Following related question solution I created docker container which loads GoogleNews-vectors-negative300 KeyedVector inside docker container and load it all to memory
KeyedVectors.load(model_path, mmap='r')
word_vectors.most_similar('stuff')
Also I have another Docker container which provides REST API which loads this model with
KeyedVectors.load(model_path, mmap='r')
And I observe that fully loaded container takes more than 5GB of memory and each gunicorn worker takes 1.7 GB of memory.
CONTAINER ID NAME CPU % MEM USAGE / LIMIT MEM % NET I/O BLOCK I/O PIDS
acbfd080ab50 vectorizer_model_loader_1 0.00% 5.141GiB / 15.55GiB 33.07% 24.9kB / 0B 32.9MB / 0B 15
1a9ad3dfdb8d vectorizer_vectorizer_1 0.94% 1.771GiB / 15.55GiB 11.39% 26.6kB / 0B 277MB / 0B 17
However, I expect that all this processes share same memory for KeyedVector, so it only takes 5.4 GB shared between all containers.
Have someone tried to achieve that and succeed?
edit: I tried following code snippet and it indeed share same memory across different containers.
import mmap
from threading import Semaphore
with open("data/GoogleNews-vectors-negative300.bin", "rb") as f:
# memory-map the file, size 0 means whole file
fileno = f.fileno()
mm = mmap.mmap(fileno, 0, access=mmap.ACCESS_READ)
# read whole content
mm.read()
Semaphore(0).acquire()
# close the map
mm.close()
So the problem that KeyedVectors.load(model_path, mmap='r')
don't share memory
edit2:
Studying gensim's source code I see that np.load(subname(fname, attrib), mmap_mode=mmap)
is called to open memmaped file. Following code sample shares memory across multiple container.

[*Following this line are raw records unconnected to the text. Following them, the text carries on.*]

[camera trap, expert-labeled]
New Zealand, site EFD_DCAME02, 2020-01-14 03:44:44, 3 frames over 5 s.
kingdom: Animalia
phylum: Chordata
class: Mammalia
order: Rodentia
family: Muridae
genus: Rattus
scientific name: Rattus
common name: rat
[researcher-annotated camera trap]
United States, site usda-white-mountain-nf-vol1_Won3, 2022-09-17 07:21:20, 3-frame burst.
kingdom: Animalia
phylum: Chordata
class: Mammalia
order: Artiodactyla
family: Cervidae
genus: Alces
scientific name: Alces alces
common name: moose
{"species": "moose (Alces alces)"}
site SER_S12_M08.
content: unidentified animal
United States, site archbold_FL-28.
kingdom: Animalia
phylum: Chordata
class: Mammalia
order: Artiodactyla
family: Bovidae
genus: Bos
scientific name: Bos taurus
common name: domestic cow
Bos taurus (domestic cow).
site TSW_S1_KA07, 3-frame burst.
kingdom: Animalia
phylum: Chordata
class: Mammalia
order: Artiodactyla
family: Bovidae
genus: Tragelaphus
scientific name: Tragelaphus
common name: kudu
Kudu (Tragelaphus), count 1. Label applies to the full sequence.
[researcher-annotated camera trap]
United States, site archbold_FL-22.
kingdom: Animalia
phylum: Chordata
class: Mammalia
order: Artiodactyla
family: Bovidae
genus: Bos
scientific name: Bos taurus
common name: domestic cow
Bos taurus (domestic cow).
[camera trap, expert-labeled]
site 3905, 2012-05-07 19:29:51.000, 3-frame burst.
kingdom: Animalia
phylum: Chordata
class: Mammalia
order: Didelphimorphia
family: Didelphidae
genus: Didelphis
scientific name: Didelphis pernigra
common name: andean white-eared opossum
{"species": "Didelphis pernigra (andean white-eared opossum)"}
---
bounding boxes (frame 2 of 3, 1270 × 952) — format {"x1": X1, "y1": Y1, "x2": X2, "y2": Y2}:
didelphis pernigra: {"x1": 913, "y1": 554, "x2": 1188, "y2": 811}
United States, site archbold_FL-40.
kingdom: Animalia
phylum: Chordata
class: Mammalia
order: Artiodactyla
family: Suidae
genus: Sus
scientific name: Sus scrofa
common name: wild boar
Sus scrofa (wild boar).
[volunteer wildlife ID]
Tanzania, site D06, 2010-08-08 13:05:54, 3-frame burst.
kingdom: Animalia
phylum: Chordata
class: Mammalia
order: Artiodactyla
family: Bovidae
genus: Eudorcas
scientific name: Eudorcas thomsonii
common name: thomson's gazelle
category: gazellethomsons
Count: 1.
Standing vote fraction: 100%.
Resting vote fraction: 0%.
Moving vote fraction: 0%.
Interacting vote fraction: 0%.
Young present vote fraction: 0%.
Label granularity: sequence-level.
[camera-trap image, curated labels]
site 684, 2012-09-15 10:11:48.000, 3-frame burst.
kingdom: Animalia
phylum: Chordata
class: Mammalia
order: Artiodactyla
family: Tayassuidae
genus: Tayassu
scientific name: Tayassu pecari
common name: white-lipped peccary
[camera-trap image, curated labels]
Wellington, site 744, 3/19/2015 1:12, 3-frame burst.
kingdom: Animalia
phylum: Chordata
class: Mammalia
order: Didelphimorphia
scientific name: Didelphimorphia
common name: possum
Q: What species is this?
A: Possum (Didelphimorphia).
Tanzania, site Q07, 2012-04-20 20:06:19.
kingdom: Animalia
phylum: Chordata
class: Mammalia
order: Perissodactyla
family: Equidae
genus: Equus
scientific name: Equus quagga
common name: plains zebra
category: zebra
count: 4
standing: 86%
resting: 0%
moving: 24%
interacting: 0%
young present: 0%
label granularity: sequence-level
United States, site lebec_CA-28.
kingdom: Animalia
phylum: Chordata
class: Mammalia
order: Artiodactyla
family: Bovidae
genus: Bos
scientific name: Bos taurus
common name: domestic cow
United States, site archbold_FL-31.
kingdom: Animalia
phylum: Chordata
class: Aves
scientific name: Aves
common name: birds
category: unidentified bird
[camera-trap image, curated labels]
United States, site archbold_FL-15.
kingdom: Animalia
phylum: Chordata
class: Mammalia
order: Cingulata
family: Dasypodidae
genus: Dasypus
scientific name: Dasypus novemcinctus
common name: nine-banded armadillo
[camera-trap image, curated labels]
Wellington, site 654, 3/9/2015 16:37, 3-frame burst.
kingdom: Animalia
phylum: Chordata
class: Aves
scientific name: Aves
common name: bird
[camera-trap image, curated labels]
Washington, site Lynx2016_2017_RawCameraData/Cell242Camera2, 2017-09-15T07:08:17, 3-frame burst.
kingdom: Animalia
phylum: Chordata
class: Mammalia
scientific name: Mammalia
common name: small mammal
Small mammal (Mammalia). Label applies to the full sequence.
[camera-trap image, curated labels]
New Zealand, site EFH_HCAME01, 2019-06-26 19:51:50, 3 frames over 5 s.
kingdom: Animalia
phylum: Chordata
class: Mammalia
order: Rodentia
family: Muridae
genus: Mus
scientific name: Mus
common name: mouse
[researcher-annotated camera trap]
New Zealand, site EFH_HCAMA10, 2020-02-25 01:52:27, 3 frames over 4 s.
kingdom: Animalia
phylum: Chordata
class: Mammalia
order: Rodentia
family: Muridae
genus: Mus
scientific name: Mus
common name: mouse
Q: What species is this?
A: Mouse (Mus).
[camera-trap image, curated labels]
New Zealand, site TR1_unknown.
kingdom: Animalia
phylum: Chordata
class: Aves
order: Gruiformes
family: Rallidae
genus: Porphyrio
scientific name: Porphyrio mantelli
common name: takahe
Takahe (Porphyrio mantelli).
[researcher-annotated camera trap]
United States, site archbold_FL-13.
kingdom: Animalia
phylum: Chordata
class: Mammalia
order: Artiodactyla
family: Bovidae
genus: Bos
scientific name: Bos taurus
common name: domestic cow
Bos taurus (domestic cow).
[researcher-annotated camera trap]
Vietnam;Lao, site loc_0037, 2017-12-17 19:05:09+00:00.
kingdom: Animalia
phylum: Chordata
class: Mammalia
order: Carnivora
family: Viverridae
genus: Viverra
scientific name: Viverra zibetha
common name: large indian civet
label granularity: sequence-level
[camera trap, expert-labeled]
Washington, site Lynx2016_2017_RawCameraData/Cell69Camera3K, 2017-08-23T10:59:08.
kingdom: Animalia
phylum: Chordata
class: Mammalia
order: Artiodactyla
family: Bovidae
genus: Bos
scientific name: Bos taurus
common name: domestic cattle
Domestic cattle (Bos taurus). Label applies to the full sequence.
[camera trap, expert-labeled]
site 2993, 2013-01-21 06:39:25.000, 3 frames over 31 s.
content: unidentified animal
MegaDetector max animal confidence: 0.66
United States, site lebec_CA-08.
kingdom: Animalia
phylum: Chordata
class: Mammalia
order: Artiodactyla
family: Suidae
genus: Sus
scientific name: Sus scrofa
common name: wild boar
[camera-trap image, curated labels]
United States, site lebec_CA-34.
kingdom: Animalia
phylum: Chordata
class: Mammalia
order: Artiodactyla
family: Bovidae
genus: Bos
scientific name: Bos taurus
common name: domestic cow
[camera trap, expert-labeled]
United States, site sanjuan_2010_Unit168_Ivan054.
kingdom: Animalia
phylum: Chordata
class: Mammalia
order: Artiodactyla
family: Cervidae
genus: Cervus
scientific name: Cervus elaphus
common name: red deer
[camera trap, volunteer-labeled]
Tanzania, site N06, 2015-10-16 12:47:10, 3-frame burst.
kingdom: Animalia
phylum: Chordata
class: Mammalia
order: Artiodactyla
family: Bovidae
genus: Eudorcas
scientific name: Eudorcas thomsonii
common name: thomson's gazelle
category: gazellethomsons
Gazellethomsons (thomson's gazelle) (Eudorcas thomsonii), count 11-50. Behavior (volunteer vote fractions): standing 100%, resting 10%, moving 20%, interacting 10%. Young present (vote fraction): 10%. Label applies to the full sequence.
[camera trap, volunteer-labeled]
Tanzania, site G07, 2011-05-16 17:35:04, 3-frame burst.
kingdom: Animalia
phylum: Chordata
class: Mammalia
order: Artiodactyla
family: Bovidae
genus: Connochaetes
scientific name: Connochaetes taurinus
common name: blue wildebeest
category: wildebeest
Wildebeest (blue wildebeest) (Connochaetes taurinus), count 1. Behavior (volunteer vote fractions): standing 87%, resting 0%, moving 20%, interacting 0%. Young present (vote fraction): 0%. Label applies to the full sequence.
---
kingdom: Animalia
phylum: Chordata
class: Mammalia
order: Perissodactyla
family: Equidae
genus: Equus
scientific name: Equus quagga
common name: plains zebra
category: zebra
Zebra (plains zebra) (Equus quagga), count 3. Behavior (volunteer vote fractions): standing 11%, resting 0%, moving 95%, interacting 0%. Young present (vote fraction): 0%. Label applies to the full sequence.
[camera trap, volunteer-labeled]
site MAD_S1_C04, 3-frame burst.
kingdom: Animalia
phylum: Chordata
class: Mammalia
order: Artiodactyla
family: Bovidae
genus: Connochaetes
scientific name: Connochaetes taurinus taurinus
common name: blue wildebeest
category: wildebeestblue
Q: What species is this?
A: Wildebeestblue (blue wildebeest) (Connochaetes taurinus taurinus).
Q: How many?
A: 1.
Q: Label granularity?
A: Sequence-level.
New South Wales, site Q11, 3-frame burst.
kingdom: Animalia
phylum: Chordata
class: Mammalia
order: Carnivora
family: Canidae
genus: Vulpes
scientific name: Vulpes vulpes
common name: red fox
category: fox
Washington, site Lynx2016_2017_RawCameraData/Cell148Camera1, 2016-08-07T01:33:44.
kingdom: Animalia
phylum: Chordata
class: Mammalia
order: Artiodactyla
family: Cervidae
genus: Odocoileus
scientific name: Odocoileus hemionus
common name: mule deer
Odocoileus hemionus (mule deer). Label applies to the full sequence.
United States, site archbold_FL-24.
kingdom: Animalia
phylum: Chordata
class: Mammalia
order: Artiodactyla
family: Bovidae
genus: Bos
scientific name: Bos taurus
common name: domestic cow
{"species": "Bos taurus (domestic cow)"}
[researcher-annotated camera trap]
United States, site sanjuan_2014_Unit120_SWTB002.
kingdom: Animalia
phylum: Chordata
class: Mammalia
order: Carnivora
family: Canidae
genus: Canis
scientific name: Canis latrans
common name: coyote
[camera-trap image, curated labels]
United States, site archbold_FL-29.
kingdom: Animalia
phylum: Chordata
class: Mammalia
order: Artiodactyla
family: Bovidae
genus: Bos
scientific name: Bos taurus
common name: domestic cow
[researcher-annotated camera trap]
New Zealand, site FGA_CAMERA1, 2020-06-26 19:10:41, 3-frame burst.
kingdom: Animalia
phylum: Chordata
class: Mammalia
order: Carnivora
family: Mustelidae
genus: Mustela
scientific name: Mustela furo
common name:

from threading import Semaphore
import numpy as np
data = np.load('data/native_format.bin.vectors.npy', mmap_mode='r')
print(data.shape)
# load whole file to memory
print(data.mean())
Semaphore(0).acquire()
After extensive debugging I figured out that mmap works as expected for numpy arrays in KeyedVectors
object.
However, KeyedVectors have other attributes like self.vocab
, self.index2word
and self.index2entity
which are not shared and consumes ~1.7 GB of memory for each object.